Science

Psychological box of tricks for a more sustainable world

She is fighting the disposable economy. Delta spoke to Conny Bakker during the week of the circular economy. “They lack an exhaust pipe, but baby strollers still emit a lot.”

Prof. Conny Bakker is studying how people can be encouraged to be more careful with shared and leased products. (Photo: Conny Bakker)

To limit climate change we not only need to stop being slaves to fossil fuels, but we also need to move to a circular economy with closed loops of goods, water, energy and nutrients. Symposiums are being held all over The Netherlands on this topic this week. Very positive, believes Conny Bakker, Professor of Sustainable Design at the Faculty of Industrial Design Engineering. She believes that greater awareness about circularity is badly needed.

Bakker heads one of the research projects into circularity at the Climate Action Programme that TU Delft presented last year. In the next 10 years, the Programme will disburse EUR 22 million for more research into climate change and many related subjects.

Do you have a particular focus?
“We need to use our products for a longer period of time and manufacture them so that they can be reused. Our baby strollers and washing machines may not have exhaust pipes emitting dirty gases, but all the products that we use are responsible for a lot of CO2 emissions. We just don’t think about it. The emissions are in the production, distribution and – if you do not recycle them – in the waste processing.

“What is happening in the car industry should be happening in a lot of other areas, and that is leasing. If users wear out products that are leased, it is a powerful stimulus for manufacturers to make them strong and long-lasting and to design products so that the parts can be reused. This business model is called product as a service. We are now concentrating on how to disseminate this business model and scale it up.”

Can you give an example of a research project?
“We recently had a project with the children’s stroller manufacturer, Bugaboo. We designed a business model in which customers can lease strollers. The strollers easily last for nine years, but most people only keep them for a couple of years as the children get too big. That is a shame. In our pilot, Bugaboo took back the strollers after a few years, gave them an overhaul and stuck a guarantee certificate on them. They also reused certain parts when the strollers had reached the end of their lives. This reduced a lot of waste.”

It sounds quite easy.
“Yes, but it isn’t. One challenge is trying to make sure that consumers handle the product with care. You’ve heard the expression ‘Don’t be gentle, it’s a rental’, haven’t you? If people don’t feel sympathetic towards the business model it will not work. And that can be bad for the environment. Just look at the shared electric scooters all over Paris. People are so careless with them that they only last for one year on average. They should last for at least two years if you look at the number of kilometres that they have driven.

“Another major challenge is to get companies to change their roles completely. We saw this with Bugaboo too. They are used to selling products, but may now become service providers. They are not used to this. What you do see is that start-ups are taking on this role. There are several examples, such as Swapfiets that leases bicycles and Homie that leases fridges and washing machines.”

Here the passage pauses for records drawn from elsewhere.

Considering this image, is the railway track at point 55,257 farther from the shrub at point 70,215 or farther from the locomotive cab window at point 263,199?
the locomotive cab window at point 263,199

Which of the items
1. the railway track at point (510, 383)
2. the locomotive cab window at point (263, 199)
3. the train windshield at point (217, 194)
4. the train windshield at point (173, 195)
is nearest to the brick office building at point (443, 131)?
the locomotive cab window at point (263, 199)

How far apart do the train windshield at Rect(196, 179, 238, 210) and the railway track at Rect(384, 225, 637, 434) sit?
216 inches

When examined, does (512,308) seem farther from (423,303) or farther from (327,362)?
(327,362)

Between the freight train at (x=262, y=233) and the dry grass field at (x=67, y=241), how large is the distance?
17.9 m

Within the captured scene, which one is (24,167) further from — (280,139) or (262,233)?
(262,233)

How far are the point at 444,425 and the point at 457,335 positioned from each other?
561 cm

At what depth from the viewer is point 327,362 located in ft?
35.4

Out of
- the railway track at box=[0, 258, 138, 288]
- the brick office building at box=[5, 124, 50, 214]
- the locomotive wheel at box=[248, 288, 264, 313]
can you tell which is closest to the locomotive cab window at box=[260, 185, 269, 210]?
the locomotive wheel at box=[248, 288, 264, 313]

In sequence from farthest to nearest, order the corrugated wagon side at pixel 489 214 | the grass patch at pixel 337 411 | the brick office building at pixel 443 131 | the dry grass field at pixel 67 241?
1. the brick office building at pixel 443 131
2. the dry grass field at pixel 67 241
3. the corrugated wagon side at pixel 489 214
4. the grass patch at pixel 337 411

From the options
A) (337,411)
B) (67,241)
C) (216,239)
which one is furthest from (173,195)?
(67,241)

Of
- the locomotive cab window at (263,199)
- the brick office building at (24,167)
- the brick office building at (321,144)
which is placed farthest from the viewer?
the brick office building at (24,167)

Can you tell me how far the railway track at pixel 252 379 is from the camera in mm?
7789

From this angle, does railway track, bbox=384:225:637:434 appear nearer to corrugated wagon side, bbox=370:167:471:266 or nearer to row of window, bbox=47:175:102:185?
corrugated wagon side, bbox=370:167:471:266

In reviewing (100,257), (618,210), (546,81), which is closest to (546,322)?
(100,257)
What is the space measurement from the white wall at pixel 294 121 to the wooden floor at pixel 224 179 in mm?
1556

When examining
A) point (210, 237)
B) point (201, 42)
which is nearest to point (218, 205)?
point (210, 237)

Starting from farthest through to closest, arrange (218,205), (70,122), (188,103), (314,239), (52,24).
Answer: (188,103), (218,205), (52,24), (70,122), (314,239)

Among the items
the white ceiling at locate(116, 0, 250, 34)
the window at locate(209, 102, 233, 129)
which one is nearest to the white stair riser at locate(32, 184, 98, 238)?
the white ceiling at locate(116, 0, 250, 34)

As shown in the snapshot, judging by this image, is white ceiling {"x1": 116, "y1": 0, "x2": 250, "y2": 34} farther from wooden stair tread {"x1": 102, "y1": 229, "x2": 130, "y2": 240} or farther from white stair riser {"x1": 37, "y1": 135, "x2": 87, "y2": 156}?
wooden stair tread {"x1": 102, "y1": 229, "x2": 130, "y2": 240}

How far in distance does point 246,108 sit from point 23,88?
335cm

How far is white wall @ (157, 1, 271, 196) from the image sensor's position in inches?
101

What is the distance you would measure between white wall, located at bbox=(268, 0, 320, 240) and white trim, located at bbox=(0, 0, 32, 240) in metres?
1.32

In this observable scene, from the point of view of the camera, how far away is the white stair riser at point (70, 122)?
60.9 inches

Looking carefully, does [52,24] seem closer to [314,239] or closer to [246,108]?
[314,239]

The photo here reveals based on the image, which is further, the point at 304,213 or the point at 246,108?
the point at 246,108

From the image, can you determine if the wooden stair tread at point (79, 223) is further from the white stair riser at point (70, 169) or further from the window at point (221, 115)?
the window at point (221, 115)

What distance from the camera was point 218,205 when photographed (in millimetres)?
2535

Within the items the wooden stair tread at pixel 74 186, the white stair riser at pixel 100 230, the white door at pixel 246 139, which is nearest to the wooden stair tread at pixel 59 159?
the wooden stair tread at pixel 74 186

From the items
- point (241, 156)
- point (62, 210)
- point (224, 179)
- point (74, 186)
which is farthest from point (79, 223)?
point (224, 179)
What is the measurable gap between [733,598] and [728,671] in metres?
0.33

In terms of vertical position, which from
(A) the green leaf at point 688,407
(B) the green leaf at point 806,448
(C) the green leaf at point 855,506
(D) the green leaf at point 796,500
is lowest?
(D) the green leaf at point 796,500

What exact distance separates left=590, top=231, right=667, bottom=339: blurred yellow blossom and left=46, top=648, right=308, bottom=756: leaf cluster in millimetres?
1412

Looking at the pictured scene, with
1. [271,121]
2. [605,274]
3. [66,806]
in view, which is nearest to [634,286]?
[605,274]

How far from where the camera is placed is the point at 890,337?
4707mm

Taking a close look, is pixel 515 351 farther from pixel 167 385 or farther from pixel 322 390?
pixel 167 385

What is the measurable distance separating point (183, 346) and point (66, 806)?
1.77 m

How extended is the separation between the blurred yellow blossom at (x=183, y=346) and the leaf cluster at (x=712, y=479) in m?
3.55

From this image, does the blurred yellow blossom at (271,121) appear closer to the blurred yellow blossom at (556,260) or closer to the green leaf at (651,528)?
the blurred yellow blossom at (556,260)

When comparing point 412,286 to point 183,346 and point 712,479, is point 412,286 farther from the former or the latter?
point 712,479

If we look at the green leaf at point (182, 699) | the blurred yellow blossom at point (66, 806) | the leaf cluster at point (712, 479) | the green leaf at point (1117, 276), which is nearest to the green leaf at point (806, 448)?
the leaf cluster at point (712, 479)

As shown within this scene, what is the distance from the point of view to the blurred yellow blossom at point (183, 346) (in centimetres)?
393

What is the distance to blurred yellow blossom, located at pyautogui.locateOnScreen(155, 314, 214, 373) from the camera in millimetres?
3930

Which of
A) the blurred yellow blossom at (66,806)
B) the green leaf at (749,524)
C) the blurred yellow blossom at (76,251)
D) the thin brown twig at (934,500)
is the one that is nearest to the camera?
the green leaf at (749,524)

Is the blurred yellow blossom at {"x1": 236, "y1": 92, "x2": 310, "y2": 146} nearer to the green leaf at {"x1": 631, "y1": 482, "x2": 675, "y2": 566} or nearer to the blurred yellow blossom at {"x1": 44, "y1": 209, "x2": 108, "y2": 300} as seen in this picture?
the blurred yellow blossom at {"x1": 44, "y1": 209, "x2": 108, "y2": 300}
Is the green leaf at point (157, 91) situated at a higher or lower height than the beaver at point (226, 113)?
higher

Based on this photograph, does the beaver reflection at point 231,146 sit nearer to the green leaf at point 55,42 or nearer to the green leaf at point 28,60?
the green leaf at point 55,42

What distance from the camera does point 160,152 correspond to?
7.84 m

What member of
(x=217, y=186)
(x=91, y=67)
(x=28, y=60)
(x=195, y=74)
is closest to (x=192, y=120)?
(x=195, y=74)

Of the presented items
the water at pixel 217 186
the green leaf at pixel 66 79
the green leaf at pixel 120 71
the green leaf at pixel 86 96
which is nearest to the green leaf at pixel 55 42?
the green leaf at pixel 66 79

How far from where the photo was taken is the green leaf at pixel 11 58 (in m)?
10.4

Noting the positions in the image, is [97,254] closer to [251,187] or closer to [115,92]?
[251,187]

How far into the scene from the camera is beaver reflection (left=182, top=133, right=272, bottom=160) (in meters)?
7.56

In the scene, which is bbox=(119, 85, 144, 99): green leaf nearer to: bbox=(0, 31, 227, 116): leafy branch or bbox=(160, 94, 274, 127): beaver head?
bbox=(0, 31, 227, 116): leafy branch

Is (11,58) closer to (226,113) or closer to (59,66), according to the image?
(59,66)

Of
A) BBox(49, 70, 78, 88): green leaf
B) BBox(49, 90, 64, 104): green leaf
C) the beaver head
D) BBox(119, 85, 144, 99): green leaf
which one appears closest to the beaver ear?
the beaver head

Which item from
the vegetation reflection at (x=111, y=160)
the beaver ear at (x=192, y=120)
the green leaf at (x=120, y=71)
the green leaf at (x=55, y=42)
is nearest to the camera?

Can you encourage a more loving treatment of the goods?
“This is what we are studying and we have some ideas. It seems that if people have the feeling that something belongs to them, at least a little bit, even if that is not true, they are more careful. This feeling of ownership needs to be encouraged.”

And designers have psychological tricks for this?
“Yes. You know that feeling when you go to the theatre and choose a seat, that that spot is yours? If you come back into the theater after the break and someone else is sitting in your seat, you feel a little shocked. You have lost ‘your’ seat. But it was not your seat, of course. You can use this psychological mechanism. The Student Hotel (a Dutch chain of hotels and student accommodation) experimented with shared bicycles that were parked in different coloured spaces. This made it easier for users to keep taking the same bike. As every parking space had a different colour, they could easily find the same bike that they had already used. This study was recently presented at a conference. It seemed as though the guests were more careful with the bicycles.

“Another way is to use punishment to encourage more sustainable use, such as using deposits. If people damage the item it will be balanced out with the deposit. In the case of shared bicycles, scooters and cars, you are dependent on users that state in an app the condition in which the previous user had left the vehicle. I wonder how effective this approach is in reality.

“It is important that there is a change in culture. At the moment there is little social pressure to treat shared things carefully. If you handle a shared bicycle roughly, nobody tells you off. We need to move to a situation in which this kind of behaviour is not tolerated by society anymore.”

 

The Climate Action Programme
TU Delft intends to intensify research into circularity in the years to come. This research is part of the Climate Action Programme that TU Delft presented last spring.

The Climate Action Programme encompasses four themes. Climate Science (measuring and modelling show what is happening to the climate); Climate Change Mitigation (what can we still do to limit climate change); Climate Change Adaptation (what can we do to adapt to a changing climate); and, Climate Governance (how can we support politics and society in taking climate action).

Under these four overarching themes more scientists are being appointed to work on these so-called flagship research programmes on climate solutions. This will include regional monitoring and modelling of climate change, climate engineering, negative emissions, circularity, addressing urban heat islands and water security.